Step 1: Create an offline script

Navigate to the Dataphin home page, click Development > Data Integration from the top menu bar.
To access the Create Offline Script dialog box, follow these steps:
Select the project (Dev-Prod mode requires selecting the environment) > Click Batch Pipeline > Click New icon > Click Batch Script.

In the Create Offline Script dialog box, enter the required parameters.

Area	Parameter	Description
Basic Information	Task Name	Enter the name of the offline script, adhering to the following naming conventions: All characters are allowed except for vertical line (\|), colon (:), question mark (?), angle brackets (<>), asterisk (*), quotation marks ("), forward slash (/), and backslash (\). The name must not exceed 64 characters.
	Schedule Type	Choose the scheduling type for the offline script.
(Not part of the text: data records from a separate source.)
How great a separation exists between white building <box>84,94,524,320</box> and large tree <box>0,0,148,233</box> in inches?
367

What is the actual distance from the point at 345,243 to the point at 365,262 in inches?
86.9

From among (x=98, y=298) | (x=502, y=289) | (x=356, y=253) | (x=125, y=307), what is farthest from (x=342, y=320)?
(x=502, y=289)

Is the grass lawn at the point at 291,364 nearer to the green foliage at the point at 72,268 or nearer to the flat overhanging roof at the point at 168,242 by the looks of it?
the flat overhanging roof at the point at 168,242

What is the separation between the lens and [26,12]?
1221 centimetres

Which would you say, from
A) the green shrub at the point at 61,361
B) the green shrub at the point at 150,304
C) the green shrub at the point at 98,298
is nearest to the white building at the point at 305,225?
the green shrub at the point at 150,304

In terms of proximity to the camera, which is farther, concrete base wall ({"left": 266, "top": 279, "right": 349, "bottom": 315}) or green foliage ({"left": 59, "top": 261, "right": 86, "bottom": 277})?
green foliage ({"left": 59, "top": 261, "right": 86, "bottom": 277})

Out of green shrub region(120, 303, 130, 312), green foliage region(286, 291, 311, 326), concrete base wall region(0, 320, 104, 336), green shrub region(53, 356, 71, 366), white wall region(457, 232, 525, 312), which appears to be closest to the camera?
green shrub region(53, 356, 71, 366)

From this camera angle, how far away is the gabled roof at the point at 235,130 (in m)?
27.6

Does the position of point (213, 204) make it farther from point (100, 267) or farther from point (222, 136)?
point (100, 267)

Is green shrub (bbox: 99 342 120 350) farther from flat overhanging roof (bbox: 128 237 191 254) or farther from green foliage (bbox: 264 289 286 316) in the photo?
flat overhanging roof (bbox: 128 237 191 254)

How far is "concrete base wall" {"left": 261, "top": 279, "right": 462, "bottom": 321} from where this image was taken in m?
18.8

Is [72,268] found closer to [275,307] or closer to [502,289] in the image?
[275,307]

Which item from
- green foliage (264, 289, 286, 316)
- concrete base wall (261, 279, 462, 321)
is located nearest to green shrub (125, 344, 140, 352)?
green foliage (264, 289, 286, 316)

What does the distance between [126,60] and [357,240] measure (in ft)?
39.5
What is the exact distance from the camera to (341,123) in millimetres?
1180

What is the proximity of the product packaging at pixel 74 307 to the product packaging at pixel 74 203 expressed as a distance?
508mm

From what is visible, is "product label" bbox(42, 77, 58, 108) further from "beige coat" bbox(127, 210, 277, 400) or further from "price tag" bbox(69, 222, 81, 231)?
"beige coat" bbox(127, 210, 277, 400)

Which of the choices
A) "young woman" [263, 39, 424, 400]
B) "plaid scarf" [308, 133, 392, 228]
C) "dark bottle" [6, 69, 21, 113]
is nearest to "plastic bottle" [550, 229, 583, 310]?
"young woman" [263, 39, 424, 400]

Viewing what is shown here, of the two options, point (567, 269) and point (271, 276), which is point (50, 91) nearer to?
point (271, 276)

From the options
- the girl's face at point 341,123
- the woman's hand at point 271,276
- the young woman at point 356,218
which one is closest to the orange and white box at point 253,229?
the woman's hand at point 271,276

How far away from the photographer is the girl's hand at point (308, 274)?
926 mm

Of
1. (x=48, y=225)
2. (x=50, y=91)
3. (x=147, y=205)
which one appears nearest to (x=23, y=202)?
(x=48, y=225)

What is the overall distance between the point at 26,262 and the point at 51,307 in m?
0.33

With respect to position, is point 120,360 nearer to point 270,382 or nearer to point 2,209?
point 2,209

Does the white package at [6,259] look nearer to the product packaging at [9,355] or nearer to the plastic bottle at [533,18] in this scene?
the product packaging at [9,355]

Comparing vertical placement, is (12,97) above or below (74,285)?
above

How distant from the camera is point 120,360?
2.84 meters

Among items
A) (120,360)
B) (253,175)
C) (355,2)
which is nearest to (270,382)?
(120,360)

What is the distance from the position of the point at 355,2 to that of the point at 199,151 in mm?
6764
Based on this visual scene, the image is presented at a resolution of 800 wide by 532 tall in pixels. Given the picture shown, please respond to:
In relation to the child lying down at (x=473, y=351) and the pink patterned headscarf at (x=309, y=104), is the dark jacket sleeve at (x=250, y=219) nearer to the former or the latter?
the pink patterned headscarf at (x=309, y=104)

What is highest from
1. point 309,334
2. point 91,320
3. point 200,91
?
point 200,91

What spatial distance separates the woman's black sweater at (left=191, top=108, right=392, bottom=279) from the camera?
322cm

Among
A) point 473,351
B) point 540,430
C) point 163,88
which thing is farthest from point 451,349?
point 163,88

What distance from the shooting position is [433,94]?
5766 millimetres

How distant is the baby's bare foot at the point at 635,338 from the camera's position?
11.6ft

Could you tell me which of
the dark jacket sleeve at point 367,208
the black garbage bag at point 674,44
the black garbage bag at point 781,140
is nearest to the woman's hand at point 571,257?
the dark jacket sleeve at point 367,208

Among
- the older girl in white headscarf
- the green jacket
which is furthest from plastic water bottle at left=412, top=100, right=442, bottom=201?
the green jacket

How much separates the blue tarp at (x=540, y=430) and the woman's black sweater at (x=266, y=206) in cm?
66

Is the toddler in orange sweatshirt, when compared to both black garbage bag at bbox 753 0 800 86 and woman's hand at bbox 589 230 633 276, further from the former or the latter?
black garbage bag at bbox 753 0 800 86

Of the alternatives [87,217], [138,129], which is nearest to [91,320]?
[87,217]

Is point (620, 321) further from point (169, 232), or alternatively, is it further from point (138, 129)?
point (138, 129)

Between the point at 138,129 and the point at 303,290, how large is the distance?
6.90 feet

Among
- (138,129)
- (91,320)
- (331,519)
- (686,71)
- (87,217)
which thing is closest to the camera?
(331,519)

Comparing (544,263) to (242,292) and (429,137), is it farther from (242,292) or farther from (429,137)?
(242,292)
Schedule Type options include: Recurring Task Node: For tasks that are executed periodically. Manual Node: For tasks that are triggered manually and have no dependencies.
	Description	Provide a brief description of the offline script, within 1000 characters.
	Select Directory	The default directory is the offline pipeline. Alternatively, create a target folder on the offline pipeline page and select it as the directory for the task.
Datasource Config	Source Type	Select the type of the source data source.
	Datasource	Choose the source data source. If the required data source is not listed, click Create. For more information, see Supported data sources. Note Selection is limited to data sources with read-through permissions. For information on obtaining permissions, see Request data source permission.
	Target Type	Select the type of the target data source for data synchronization.
	Datasource	Choose the target data source for data synchronization. If the required data source is not listed, click Create. For more information, see Supported data sources. Note Selection is limited to data sources with write-through permissions. For information on obtaining permissions, see Request data source permission.

Click OK.

Step 2: Develop the offline script

The offline script is developed using a code editor. Writing JSON scripts for data synchronization allows for more flexible capabilities and fine-grained configuration. The following figure illustrates the components:

Note

The maximum number of input characters is 500000 characters.
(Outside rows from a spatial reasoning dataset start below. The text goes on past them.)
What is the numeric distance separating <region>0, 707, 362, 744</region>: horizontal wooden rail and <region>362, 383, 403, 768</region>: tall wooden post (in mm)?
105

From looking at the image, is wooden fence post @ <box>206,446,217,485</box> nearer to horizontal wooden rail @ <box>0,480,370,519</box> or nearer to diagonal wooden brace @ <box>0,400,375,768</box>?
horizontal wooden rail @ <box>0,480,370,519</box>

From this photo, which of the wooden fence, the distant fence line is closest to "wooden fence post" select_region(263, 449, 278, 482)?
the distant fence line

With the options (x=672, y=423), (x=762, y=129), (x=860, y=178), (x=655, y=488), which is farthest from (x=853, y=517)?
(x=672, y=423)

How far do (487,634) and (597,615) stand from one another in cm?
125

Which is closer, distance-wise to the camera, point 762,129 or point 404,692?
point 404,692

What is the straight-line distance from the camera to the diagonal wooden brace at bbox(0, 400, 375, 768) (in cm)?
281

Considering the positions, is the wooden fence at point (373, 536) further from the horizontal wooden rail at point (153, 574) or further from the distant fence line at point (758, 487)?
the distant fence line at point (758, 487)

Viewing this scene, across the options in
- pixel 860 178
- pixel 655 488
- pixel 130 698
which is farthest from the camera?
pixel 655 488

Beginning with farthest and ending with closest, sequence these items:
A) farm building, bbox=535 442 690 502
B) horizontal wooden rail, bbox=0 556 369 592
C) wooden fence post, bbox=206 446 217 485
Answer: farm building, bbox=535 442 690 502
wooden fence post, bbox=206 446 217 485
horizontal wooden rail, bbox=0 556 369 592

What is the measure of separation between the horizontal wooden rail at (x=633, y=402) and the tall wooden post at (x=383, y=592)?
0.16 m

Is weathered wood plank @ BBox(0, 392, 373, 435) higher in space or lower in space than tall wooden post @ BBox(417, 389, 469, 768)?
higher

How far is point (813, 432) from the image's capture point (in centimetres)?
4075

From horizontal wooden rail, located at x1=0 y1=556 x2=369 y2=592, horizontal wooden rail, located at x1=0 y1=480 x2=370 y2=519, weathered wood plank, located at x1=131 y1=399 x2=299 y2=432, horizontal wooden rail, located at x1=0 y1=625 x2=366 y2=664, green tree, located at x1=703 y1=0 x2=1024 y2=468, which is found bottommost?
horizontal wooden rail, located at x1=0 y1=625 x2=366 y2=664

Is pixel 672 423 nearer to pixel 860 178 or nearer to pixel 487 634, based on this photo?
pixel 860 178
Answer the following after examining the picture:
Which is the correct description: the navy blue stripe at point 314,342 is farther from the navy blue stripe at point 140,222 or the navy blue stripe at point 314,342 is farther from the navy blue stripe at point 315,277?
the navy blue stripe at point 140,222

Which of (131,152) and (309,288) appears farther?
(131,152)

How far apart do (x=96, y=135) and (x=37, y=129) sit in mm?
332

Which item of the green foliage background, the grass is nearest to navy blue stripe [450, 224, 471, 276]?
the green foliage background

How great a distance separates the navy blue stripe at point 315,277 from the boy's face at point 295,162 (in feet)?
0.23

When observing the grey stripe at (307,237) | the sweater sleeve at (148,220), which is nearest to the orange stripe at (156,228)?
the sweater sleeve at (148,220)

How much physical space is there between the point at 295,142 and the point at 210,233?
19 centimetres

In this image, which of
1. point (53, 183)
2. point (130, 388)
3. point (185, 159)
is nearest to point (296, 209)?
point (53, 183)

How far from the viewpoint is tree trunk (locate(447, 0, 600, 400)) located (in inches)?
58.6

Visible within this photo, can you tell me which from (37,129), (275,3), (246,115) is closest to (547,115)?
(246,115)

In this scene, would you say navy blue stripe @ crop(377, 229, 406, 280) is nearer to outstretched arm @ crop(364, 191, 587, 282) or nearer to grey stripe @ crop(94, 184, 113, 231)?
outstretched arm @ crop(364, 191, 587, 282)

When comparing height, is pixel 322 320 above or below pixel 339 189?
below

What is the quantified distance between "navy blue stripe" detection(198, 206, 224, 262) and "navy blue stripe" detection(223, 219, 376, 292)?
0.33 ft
Step 3: Pipeline schedule configuration

Click the button on the development canvas menu bar to access the schedule configuration.
On the schedule configuration page, set up the Basic Information, Schedule Configuration, Schedule Dependency, Schedule Parameters, Run Configuration, and Resource Configuration for the integration pipeline. The configuration details are as follows:
- Basic Information: Configure the development and operation owners, and provide a description for the integration pipeline task. For instructions, see Configure basic information of offline integration pipeline.
- Schedule Configuration: Define the scheduling method for the integration pipeline task in the production environment. Configure the scheduling type, cycle, logic, and execution properties. For instructions, see Offline integration pipeline schedule configuration.
- Schedule Dependency: Define the dependency nodes for the integration pipeline task within the scheduling framework. Dataphin ensures timely and effective data production by executing nodes in sequence based on the configured dependencies. For instructions, see Offline integration pipeline schedule dependency configuration.
- Run Configuration: Configure task-level run timeout and rerun policies for failed tasks to prevent resource waste and enhance task reliability. For instructions, see Offline integration pipeline run configuration.
- Resource Configuration: Assign the integration task to a resource group, which will provide the resources needed for task scheduling. For instructions, see Configure offline integration pipeline task resources.
Click OK.

Step 4: Save and submit the offline integration task

Click the icon at the top of the canvas to save the pipeline task.
Click the icon to submit the task. In the Submit Remarks dialog box, enter the remarks and click OK And Submit.
Dataphin performs lineage analysis and submission checks upon submission. For more information, see Integration task submission instructions.

What to do next

If you are using Dev-Prod mode, publish the task. For details, see Manage publishing tasks.
If you are using Basic mode, the task will be scheduled in the production environment upon successful submission. Visit the Operation Center to view published tasks. For details, see Operation Center.